# DATA EXCERPTS:

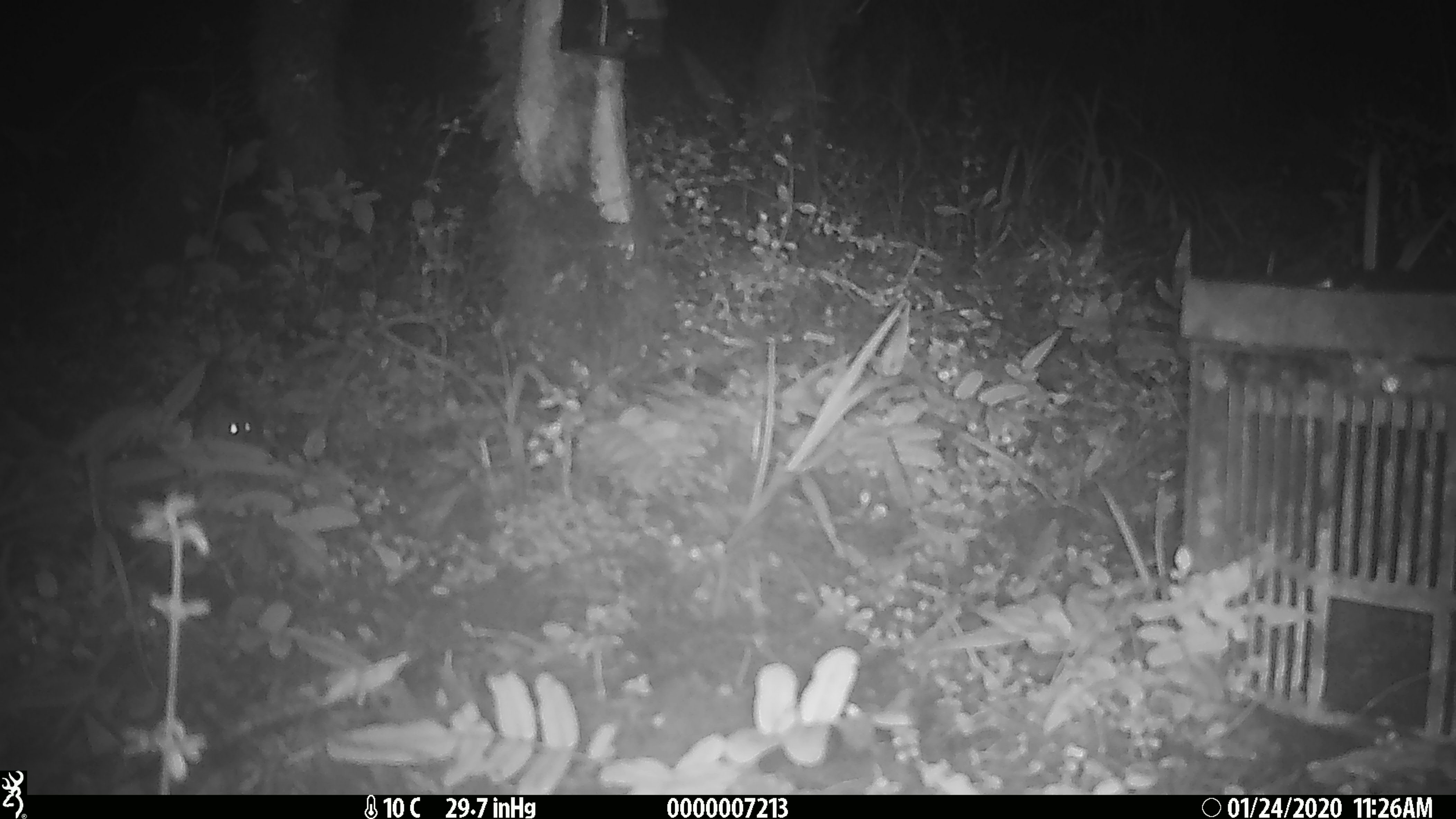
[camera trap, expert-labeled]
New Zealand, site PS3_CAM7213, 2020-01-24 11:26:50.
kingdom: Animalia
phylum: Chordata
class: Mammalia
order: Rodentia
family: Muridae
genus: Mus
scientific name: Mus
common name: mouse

* * *

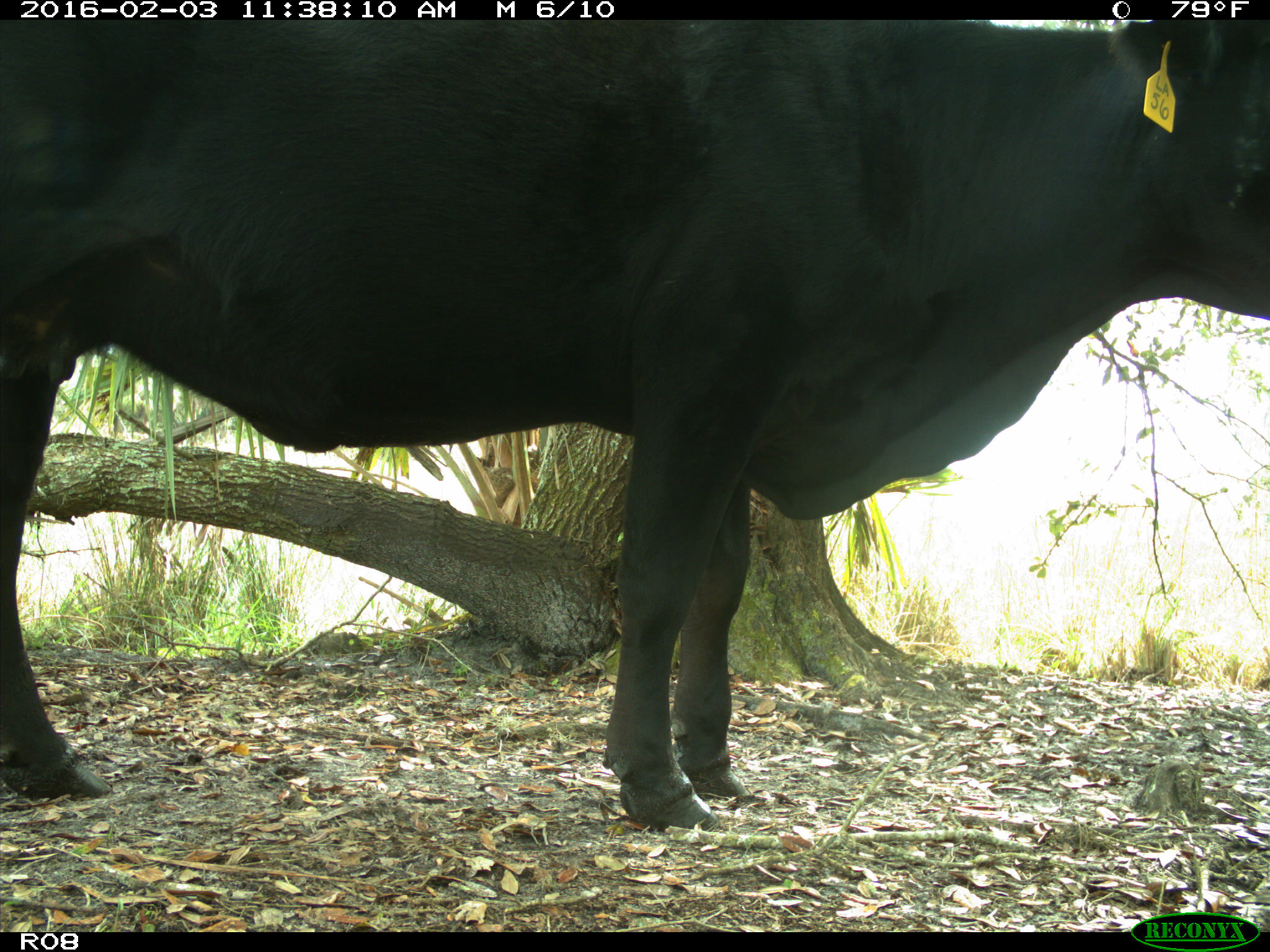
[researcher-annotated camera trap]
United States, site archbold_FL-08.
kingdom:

# WORK ORDER:
In the data above, which lines lie between the line with "New Zealand, site" and the line with "common name: mouse", inclusive? Print those lines exactly and nothing else.

# SOLVED PROBLEM:
New Zealand, site PS3_CAM7213, 2020-01-24 11:26:50.
kingdom: Animalia
phylum: Chordata
class: Mammalia
order: Rodentia
family: Muridae
genus: Mus
scientific name: Mus
common name: mouse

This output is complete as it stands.